__Задание 1__.
С чем в тексте об устной речи сравнивается необязательность разговорного слова в мире, где всё меняется за ночь?
__Задание 2__.
Продолжите текст об устной речи, начиная сразу после его последнего предложения.

Есть легенда об уникально проникновенной форме личного общения в России — культуре разговора, устной речи. Сами знаете: купе поезда дальнего следования, бутылка, колбаска… поехали. Русское застолье, кухонная исповедальность, подъездная задушевность. Остроумцы идут еще дальше и приводят в пример, скажем, российскую манеру устных толкований почтовых адресов. Даже в наши дни, при наличии подробнейших карт города, изложение маршрута становится поводом для чего-то большего — хотя бы для того, чтобы вспомнить прежнюю Москву, когда карт не было, вспомнить собственные невзгоды, антипатриотические настроения и старые обиды. Сам же маршрут поиска дома по этой устной легенде — как волнующий детективный роман с узнаванием улик по дороге. Как будто мы не хотим расстаться с магией запутанных маршрутов нашей жизни, зная, что «сложное понятней им» (Пастернак), Подобная логика всегда оставляет собеседникам пространство для маневров, держит нас в интригующей неопределенности о следующем шаге — суррогат свободы.
В устной речи много дыхания — и в прямом и в переносном смысле, достаточно пространственных пауз для воображения, не стесненного уплотненной реальностью, достаточно недоговоренностей для увиливания, уловок и уклонения от прямого ответа. Устная речь позволяет всегда сказать: «Я имел в виду нечто иное». В разговорном слове есть вольная необязательность. В мире, где политические режимы и вывески магазинов меняются за ночь, эта необязательность — как кислородная подушка астматику. Чувство постоянства, надежности в географии нашей жизни, как это понималось в старой доброй Европе, кончилось, наверное, при Иосифе Виссарионовиче Сталине. Дальше пошла виртуальная реальность.

__Сохранённый материал__.
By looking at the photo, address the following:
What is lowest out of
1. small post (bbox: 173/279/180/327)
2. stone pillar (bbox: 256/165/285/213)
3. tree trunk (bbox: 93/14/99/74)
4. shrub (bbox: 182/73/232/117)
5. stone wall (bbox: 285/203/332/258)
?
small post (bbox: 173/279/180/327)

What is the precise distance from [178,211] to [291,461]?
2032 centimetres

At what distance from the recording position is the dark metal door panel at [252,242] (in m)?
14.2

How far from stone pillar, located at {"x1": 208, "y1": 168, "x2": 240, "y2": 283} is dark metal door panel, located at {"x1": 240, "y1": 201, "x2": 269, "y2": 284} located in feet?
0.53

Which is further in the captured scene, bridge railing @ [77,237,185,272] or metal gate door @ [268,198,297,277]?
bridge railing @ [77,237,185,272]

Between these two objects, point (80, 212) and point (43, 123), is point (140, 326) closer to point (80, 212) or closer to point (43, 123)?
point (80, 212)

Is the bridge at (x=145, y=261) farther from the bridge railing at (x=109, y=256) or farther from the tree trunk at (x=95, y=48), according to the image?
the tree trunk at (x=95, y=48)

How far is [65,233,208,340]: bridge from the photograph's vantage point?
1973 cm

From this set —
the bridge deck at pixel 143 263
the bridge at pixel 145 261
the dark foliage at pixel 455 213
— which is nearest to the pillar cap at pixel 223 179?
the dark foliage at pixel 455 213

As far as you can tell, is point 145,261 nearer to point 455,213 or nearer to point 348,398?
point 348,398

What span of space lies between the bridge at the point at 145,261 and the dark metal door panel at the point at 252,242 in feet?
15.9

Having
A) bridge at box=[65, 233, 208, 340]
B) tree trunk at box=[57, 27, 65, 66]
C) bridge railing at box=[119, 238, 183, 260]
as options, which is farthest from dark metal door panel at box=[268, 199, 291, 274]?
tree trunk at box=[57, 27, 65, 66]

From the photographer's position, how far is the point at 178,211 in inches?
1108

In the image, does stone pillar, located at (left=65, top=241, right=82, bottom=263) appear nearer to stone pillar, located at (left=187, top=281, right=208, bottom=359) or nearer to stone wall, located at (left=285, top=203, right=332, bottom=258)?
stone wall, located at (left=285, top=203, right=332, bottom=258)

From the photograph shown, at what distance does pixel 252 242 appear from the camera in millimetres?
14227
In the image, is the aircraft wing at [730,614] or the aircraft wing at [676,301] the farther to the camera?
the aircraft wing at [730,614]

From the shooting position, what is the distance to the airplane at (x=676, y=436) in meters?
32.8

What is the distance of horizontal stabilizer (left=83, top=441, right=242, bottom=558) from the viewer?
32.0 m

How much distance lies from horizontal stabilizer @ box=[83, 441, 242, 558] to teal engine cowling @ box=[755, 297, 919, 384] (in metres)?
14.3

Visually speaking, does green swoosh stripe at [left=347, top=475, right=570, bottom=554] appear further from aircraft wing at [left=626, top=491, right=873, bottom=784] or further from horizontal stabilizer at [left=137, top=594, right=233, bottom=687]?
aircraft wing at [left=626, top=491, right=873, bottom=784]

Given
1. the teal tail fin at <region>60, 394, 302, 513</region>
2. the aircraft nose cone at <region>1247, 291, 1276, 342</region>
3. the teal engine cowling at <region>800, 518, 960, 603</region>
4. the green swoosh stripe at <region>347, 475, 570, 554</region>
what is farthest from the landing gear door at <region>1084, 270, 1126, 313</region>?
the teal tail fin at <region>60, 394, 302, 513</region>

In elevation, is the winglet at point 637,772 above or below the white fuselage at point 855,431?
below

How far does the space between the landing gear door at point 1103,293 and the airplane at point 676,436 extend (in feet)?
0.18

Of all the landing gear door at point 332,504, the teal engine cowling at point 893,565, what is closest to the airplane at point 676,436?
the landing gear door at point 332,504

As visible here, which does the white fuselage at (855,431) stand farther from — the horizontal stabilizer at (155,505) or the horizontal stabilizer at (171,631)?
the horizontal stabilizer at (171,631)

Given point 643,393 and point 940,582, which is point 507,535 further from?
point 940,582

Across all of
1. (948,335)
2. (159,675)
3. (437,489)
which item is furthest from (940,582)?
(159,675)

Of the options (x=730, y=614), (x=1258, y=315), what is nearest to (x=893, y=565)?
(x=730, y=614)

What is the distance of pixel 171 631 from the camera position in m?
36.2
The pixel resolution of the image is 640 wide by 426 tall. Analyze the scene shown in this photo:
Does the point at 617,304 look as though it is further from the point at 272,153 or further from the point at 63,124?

__Итоговый ответ 1__.
С кислородной подушкой для астматика.

__Итоговый ответ 2__.
И так далее. Все это так. Но мы при этом догадываемся, что все это одновременно уже и не так. Национальные стереотипы сместились, стали расплывчатыми. Когда говорят про английскую, скажем, сдержанность, забывают, что Англия — еще и родина панков и бритоголовых футбольных болельщиков, они распевают футбольные гимны с тем же энтузиазмом, с каким советские фронтовики — сталинские песни. Нигде так много не говорят, как в Англии: галдеж в пабах, журчание светской болтовни на коктейлях, несмолкаемое кружение разговора за дружеским ужином. И тем не менее мы знаем, что разница есть. И мы знаем: произошли некие непоправимые перемены — и в устном и в эпистолярном общении — и тут и там.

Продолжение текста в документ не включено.